TASKS>
1) Name every individual mentioned by name in the court judgment excerpt on the Croydon Gold Fields.
2) Summarize the court judgment excerpt on the Croydon Gold Fields in two sentences.
3) Carry on the court judgment excerpt about the Croydon Gold Fields from the point where it ends.

DOCUMENT TEXT>
········
60                  Further, the Court finds that the statements were made by Mr Salfinger, acting in his capacity as director and secretary of each of the respondent companies. He was actively involved in a contravention of s 52 of the Act by Carminco and TPM and has aided and abetted, counselled or procured the contravention and induced the contravention. Further, he has been directly or indirectly knowingly concerned in the contravention and accordingly by such conduct he has committed a breach of s 75B of the Act.

Representation relating to the Croydon Gold Fields

61                  At the initial meetings with Mr Findlay and Mr Vajda in late October or early November 2003 Mr Salfinger said words to the following effect:

‘Trans Pacific [now Carminco] has three projects. It has a project in Queensland called the Croydon Project involving mining exploration.’

62                  Mr Salfinger had previously, in August 2003, made a statement to the same effect to Mr Vajda, when he said:

‘It [now Carminco] owns the Croydon Project, a number of gold mining tenements in Northern Queensland.’

63                  Mr Salfinger made a similar representation to Mr Jeremy Slater, a client adviser of Findlay Stockbrokers. Mr Slater recalls Mr Salfinger saying to him words to the following effect:

‘Trans Pacific [now Carminco] holds tenements over the properties. Trans Pacific also owns mining tenements at Croydon in Northern Queensland, hence the name Trans Pacific Mining, mining from the Queensland Coast to the Canadian coast.’

64                  The published information provided by Mr Salfinger to Mr Findlay, during late October or early November 2003 states:

‘TPM [now Carminco] has secured a 100% interest in approximately 1500 Sqm Km’s [sic] of Exploration Permit applications in the Croydon mining district of North Queensland. These tenements provide a strategic land position at the former Croydon Gold Field which was one of Australia’s richest gold producers in the late 1800’s and early 1900’s.’

65                  In an email forwarded to Mr Vajda on 13 November 2005 Mr Salfinger stated, inter alia:

‘Croydon Gold Field (100% TPM [now Carminco] ) is located in the northern part of Queensland (north east of near Mount Isa) on the East Coast of Australia.’

66                  He also stated in a memorandum forwarded on the same day:

‘The company’s Croydon gold field project is located in the northern part of Queensland...’

67                  In an email forwarded by Mr Salfinger to another merchant banker which was read by Mr Findlay he stated:

‘In Australia we control the Croydon gold field…’

68                  In a publication issued by the company (now Carminco) to Findlay Underwriters in late November 2003 a diagrammatic representation was made of the interests of the company which records the Croydon Gold Fields gold exploration applications as being wholly owned by the company.

69                  Such representations conveyed that the company wholly owned the Croydon Gold Fields. However records obtained from the Queensland Department of Natural Resources, Mines and Energy record that the ownership of the Croydon Gold Fields was in the name of a different company, Akaroola Mining Ltd, and had been held by that company since 1997. A search of the Australian Securities and Investments Commission (‘ASIC’) records that Akaroola Mining Ltd is a company registered overseas. The records of the Ministry of Finance of British Columbia show that Akaroola Mining Ltd was dissolved on 3 October 2003. On 21 March 2005 a company with a similar name, Akaroola Resources Ltd, changed its name to Akaroola Mining Ltd. Accordingly neither Carminco nor TPM owned any interest in the Croydon Gold Fields at the dates when it was claimed by Mr Salfinger that such interest was in fact held by them.
········
AVAILABLE DATA>
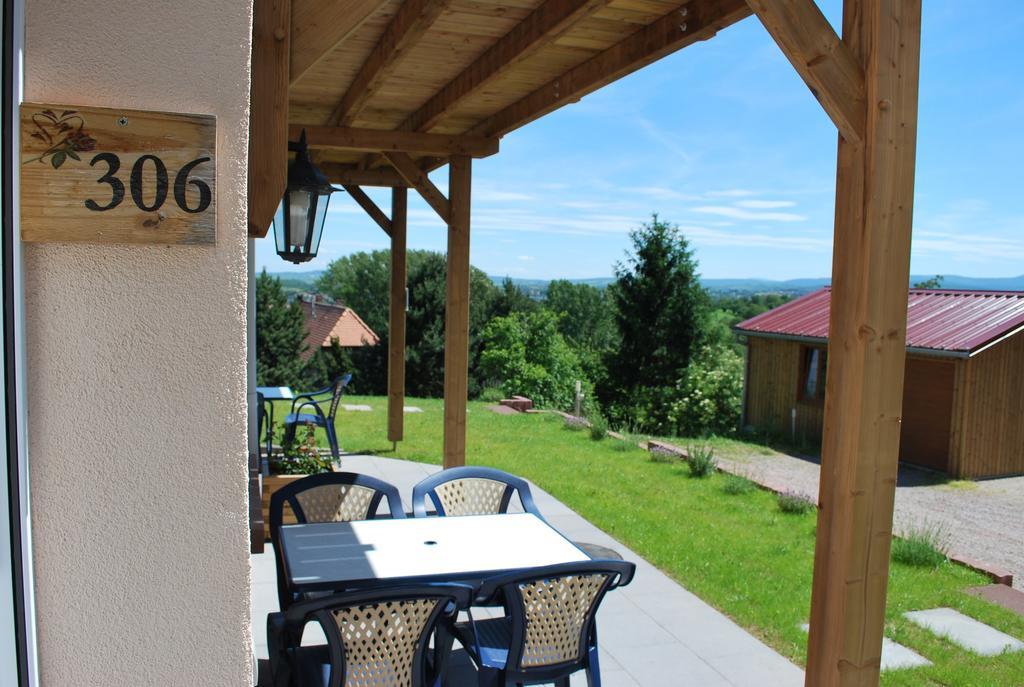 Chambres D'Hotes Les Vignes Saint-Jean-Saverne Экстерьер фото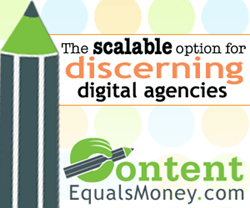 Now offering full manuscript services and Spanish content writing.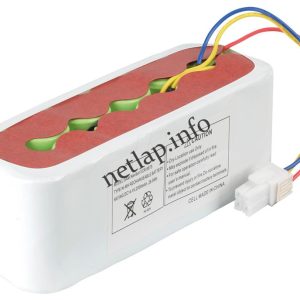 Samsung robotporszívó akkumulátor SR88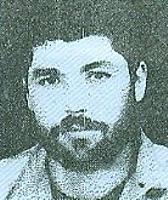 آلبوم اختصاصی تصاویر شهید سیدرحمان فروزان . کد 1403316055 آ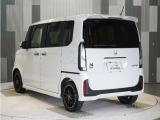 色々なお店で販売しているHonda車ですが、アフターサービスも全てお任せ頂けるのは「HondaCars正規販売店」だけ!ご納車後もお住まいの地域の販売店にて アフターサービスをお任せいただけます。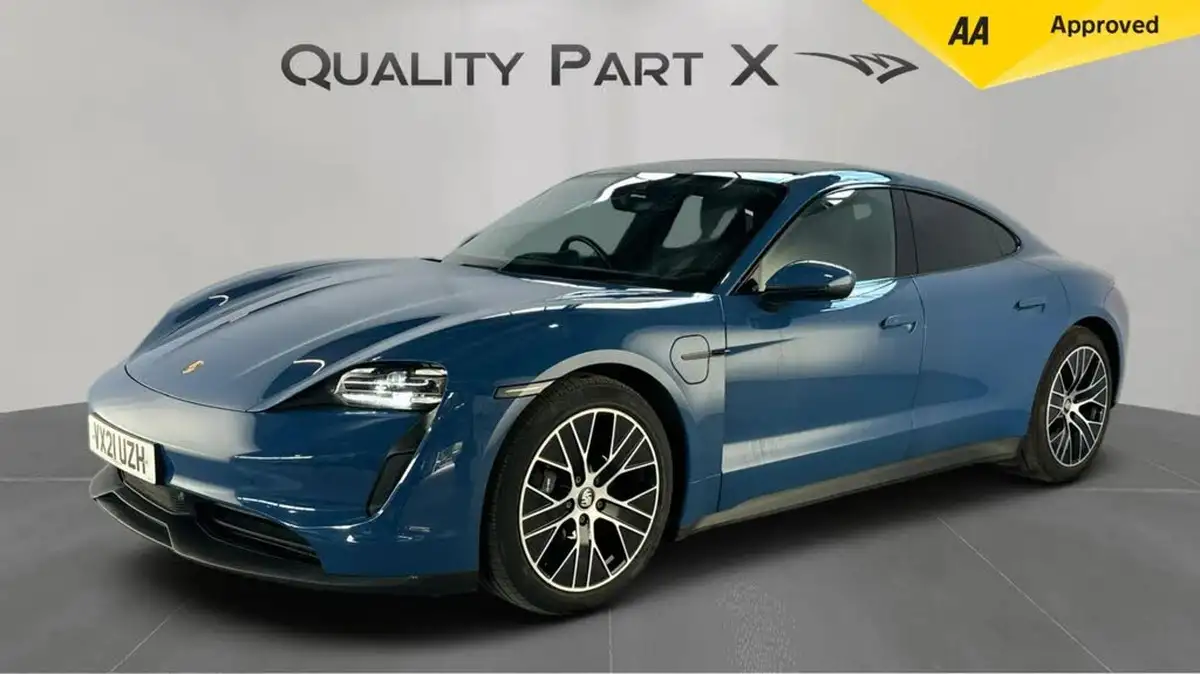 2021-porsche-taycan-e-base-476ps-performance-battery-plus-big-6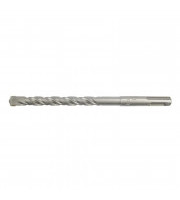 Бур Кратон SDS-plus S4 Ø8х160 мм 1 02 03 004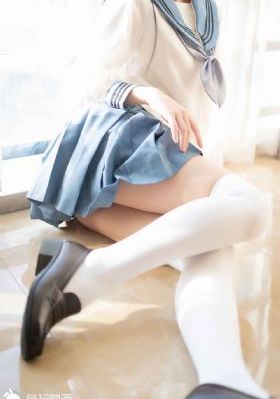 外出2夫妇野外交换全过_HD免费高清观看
········
ANSWERS TO THE TASKS>
1)
- Mr Salfinger
- Mr Findlay
- Mr Vajda
- Mr Jeremy Slater

2) The Court finds that Mr Salfinger, acting as director and secretary of each respondent company, was knowingly concerned in a contravention of s 52 of the Act by Carminco and TPM and thereby breached s 75B. His statements, emails and publications represented that the company wholly owned the Croydon Gold Fields, but official records show that Akaroola Mining Ltd had held them since 1997, so neither Carminco nor TPM owned any interest in them when he made those claims.

3)
70                  Based upon the above evidence the Court is satisfied that the company did not hold 100% interest in the Croydon Gold Fields as claimed. Accordingly the representation that the company held such interest was misleading and deceptive and was made in the course of trade and commerce by Carminco and TPM through its director and secretary, Mr Salfinger, in breach of s 52 of the Act. Further, the Court is satisfied that Mr Salfinger is similarly liable for such conduct pursuant to s 75B of the Act by virtue of his involvement in the making of the representations in the same manner as the representations which were made concerning the option relating to the Summit Lake Mine.

Security for Loan

71                  In mid-December 2003 Mr Findlay told Mr Salfinger that any loan made to the company for the acquisition of the Summit Lake Mine option would require the company to provide security over all of its properties including the Summit Lake Mine, and proper loan documentation. Mr Salfinger agreed to such terms. The need for security documents was again discussed in early January 2004 when Mr Findlay referred to the need for such documentation. Mr Salfinger replied, ‘I have been talking to my lawyer. The document won’t be long now’. Mr Findlay again reiterated the need for the security documents.

72                  Similar statements were made in the presence of Mr Vajda in December 2003 and on 14 January 2004 in a telephone conversation with Mr Salfinger, Mr Vajda said to Mr Salfinger ‘we have not signed off on any documentation. We want the security documents.’

73                  Mr Salfinger replied ‘Moshel is working on it, leave it with me’.

74                  Mr Salfinger submitted a draft loan agreement to Findlay Underwriters which referred, inter alia, to the repayment of the advance within seven days of the public listing of the company and the provision of security over company interests in the Summit Lake Mine and Spectrum.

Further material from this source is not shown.